Phoebe fluttered the map she’d downloaded. ‘Yeah, Mum. This is it. It’s great, it’s really weird. I like it. This is going to be home.’

  4

  At Feverel Court

  ‘“Turks’ Noses”? Is that really what you said?’ Hortense was peeping inside the freezer bag that Gramercy Poule had indicated contained part of the coming dinner. Gramercy, whom she’d just met in person for the first time, was crested like a mechanical bird with sparkly clips pinning up her tie-dyed hair.
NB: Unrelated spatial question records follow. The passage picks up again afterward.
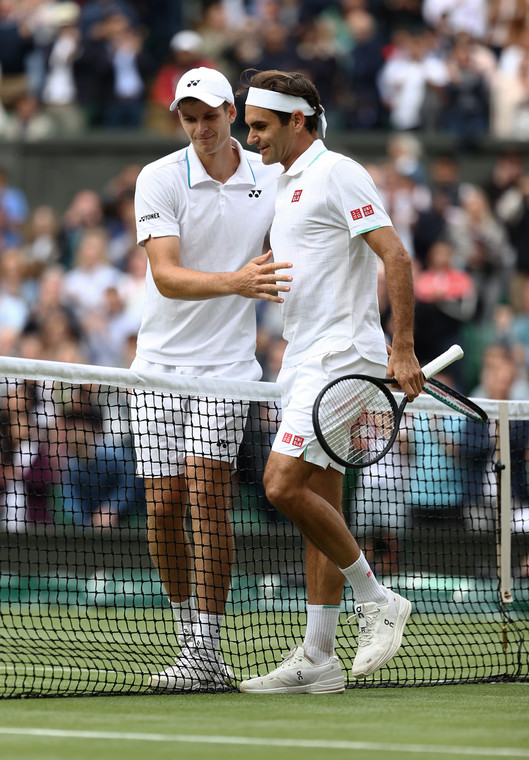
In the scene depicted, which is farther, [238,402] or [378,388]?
[238,402]

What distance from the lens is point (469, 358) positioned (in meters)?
13.1

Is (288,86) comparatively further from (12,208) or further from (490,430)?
(12,208)

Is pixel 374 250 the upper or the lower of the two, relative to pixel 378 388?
upper

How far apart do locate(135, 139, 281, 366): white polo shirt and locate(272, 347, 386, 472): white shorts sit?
0.67 m

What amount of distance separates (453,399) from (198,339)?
1214 millimetres

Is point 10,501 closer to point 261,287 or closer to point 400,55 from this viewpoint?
point 261,287

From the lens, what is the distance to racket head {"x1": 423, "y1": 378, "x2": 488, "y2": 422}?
19.8 ft

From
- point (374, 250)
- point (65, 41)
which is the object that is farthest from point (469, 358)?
point (374, 250)

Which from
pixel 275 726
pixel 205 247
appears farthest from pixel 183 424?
pixel 275 726

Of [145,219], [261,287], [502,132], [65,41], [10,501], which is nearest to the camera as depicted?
[261,287]

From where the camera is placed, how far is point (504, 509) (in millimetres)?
7031

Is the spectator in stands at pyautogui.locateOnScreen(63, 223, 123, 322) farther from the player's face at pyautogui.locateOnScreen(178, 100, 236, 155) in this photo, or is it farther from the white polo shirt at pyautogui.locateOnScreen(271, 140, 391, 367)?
the white polo shirt at pyautogui.locateOnScreen(271, 140, 391, 367)

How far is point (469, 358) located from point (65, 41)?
6419 millimetres

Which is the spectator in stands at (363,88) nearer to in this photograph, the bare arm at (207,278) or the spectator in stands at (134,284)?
the spectator in stands at (134,284)
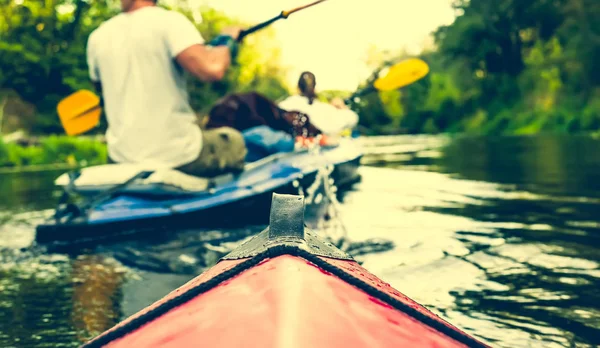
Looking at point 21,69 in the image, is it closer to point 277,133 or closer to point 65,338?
point 277,133

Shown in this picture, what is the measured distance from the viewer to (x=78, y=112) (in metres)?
5.53

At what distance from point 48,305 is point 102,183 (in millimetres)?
1450

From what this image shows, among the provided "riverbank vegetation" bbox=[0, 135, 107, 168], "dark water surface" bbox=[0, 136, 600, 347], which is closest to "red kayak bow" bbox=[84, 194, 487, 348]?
"dark water surface" bbox=[0, 136, 600, 347]

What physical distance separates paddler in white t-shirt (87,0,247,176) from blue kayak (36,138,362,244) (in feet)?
0.68

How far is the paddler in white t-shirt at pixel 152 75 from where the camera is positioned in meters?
4.38

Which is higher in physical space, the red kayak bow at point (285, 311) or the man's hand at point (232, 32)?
the man's hand at point (232, 32)

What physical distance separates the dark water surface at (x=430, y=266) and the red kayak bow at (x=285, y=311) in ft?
Answer: 4.40

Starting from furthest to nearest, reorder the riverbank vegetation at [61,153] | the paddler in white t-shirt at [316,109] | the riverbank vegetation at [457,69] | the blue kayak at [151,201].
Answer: the riverbank vegetation at [457,69]
the riverbank vegetation at [61,153]
the paddler in white t-shirt at [316,109]
the blue kayak at [151,201]

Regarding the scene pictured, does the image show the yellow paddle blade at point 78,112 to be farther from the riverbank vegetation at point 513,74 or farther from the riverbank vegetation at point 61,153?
the riverbank vegetation at point 513,74

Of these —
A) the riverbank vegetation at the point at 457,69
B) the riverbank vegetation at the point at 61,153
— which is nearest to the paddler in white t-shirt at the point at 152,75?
the riverbank vegetation at the point at 457,69

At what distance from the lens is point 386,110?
5734cm

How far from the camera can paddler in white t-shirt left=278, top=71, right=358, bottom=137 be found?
6957 mm

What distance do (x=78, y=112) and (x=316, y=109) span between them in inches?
103

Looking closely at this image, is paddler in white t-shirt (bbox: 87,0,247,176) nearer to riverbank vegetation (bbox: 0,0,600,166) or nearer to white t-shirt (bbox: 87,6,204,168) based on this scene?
white t-shirt (bbox: 87,6,204,168)
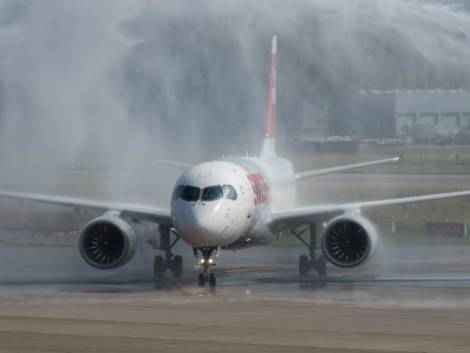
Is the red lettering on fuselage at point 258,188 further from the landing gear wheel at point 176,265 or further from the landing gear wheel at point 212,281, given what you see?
the landing gear wheel at point 212,281

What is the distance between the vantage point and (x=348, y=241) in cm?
3847

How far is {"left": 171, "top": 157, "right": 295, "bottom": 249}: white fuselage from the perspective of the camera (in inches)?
1395

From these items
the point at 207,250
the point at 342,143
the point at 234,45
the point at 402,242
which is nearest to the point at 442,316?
the point at 207,250

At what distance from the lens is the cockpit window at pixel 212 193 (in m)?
35.8

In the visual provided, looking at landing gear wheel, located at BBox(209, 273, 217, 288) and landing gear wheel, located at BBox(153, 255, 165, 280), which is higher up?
landing gear wheel, located at BBox(153, 255, 165, 280)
  ‘I had this partner, Phil, who, well, he isn’t around any more,’ Gramercy began. But she was chary of striking a wheedling note and playing the maiden all forlorn in front of Kim. So she went on, more brightly, ‘Phil’s in Shiloh, in dotcom land – couldn’t get any work here. Anyhow, he’s a kind of sweet wise child, or a grouchy old wodewose (I once wrote a song about them – on fire). Anyhow, I’ll take you both round to meet some of the animals he went around rescuing. But we’ll have a cup of tea now.’

  Monica was busy with the kettle, setting out rough glazed mugs on the big scrubbed table. She’d picked up Kim and Hortense from the nearest station, and they were all now grouped together at a loss what to do and where to go, in the high-ceilinged, cobalt kitchen of Feverel Court, the first room visitors usually came in by, if they skirted the front porch and used the side door. They were standing with their small overnight things on the dark blue glazed flagstones, Kim’s in an old sports holdall, Hortense’s in an ergonomic, strappy leather backpack piece. The terriers were whining from the other side of the door, in disgrace for crouching and snarling at Kim. ‘They can always spot a townee – just don’t show you’re scared,’ Monica explained.
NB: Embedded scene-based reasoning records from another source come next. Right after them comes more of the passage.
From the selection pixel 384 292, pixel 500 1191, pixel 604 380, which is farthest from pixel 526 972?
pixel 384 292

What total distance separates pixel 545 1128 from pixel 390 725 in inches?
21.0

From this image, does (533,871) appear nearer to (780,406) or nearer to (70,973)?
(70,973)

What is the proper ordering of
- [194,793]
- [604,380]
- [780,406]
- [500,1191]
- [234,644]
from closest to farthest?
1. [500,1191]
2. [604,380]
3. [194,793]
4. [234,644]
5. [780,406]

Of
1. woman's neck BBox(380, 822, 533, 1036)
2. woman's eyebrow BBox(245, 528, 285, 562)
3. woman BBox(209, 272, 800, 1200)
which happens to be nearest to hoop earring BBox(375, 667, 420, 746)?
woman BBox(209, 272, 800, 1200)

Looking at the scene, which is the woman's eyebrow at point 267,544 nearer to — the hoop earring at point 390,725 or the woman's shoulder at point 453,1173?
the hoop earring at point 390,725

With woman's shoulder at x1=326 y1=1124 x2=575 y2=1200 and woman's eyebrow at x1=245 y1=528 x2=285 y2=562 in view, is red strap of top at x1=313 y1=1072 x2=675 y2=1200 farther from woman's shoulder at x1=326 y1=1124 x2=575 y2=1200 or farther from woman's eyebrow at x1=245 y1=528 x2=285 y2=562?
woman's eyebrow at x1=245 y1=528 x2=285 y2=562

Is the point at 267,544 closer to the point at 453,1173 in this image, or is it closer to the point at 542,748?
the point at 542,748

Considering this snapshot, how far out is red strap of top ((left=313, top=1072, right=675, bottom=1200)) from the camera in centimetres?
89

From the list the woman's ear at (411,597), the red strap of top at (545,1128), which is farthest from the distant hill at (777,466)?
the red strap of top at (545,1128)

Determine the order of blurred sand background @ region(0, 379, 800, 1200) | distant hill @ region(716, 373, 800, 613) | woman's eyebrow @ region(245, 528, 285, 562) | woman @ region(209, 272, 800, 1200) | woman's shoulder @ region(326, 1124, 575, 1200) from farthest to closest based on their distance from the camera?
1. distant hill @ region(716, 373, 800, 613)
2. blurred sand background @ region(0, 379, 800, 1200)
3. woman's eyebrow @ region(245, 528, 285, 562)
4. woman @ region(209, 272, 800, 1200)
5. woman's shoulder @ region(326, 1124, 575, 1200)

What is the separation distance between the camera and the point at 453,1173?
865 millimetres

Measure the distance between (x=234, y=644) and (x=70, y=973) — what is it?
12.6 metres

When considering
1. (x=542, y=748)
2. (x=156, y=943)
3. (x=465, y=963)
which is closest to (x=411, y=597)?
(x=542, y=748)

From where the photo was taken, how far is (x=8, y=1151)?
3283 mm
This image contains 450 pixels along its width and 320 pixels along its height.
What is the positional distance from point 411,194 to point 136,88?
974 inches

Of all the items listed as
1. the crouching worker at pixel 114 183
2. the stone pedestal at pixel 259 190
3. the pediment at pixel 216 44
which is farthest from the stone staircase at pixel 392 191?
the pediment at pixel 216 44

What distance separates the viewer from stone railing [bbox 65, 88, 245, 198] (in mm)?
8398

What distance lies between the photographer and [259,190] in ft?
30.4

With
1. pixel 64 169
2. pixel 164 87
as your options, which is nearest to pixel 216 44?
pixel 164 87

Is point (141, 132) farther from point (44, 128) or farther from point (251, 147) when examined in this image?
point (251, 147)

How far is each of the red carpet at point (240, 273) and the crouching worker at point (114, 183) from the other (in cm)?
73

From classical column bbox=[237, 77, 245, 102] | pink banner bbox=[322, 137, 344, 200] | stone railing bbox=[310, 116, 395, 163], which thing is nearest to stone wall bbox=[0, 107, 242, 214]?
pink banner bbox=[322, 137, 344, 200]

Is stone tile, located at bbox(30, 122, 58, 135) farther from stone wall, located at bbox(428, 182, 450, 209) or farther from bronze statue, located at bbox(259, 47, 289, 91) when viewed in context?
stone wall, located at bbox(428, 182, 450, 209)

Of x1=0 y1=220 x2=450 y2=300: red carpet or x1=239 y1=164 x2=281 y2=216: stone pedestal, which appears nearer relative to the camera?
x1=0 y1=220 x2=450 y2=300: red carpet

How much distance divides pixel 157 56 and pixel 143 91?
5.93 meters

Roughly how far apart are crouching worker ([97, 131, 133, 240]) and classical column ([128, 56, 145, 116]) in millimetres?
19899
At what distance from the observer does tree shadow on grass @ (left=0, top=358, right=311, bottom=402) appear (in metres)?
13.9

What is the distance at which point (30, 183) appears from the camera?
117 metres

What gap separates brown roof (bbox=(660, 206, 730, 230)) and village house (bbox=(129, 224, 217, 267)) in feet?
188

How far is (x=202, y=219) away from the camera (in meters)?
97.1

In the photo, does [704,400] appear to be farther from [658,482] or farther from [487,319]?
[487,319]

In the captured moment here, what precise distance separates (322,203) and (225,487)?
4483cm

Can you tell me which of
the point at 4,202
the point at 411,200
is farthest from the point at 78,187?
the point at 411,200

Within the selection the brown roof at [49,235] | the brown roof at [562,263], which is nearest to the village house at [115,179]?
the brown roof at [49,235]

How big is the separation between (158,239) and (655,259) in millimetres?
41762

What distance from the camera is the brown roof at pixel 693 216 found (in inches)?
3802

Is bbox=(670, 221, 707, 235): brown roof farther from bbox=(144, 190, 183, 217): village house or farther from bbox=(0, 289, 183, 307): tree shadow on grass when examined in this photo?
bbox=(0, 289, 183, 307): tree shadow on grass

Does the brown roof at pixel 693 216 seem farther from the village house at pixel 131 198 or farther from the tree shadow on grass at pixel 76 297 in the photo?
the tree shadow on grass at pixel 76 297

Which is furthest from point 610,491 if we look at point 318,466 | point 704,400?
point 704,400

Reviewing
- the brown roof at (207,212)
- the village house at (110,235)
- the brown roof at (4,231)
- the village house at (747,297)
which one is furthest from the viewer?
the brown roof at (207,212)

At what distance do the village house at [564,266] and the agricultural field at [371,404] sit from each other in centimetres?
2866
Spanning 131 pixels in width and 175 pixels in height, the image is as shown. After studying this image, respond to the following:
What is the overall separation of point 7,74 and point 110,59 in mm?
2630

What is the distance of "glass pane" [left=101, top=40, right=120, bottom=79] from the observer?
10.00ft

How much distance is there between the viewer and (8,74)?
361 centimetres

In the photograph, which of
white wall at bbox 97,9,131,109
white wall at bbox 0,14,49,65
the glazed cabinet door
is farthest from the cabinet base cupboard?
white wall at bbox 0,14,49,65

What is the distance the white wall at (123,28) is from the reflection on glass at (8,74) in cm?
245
  ‘It was my mother who started us off with the mushrooms,’ Gramercy was saying now to her newly arrived guests. She was gesticulating, with an echo of stagecraft. ‘She and Hatters used to make omelettes with the tiddly ones like fairy umbrellas that look like nothing but give you quite a high, and when she came down here, she found lots of them. I couldn’t even see them at first, but then I got my eye in.’

  Was she gabbling? She had a distinct feeling she was gabbling, and so she broke off and looked over towards Kim, who was leaning back against the table, apparently listening to her intently. His gaze had a funny, strabismic way of seeming to look at you, but at the same time past you. Unsettled, she went on, addressing herself to Hortense, whom Kim had suddenly announced he was bringing.

  She wasn’t going to talk about any of this, though, but keep instead to the Turks’ Noses – their awkward nature as a topic making them a fragile refuge for the time being from the real turbulence that was gripping her.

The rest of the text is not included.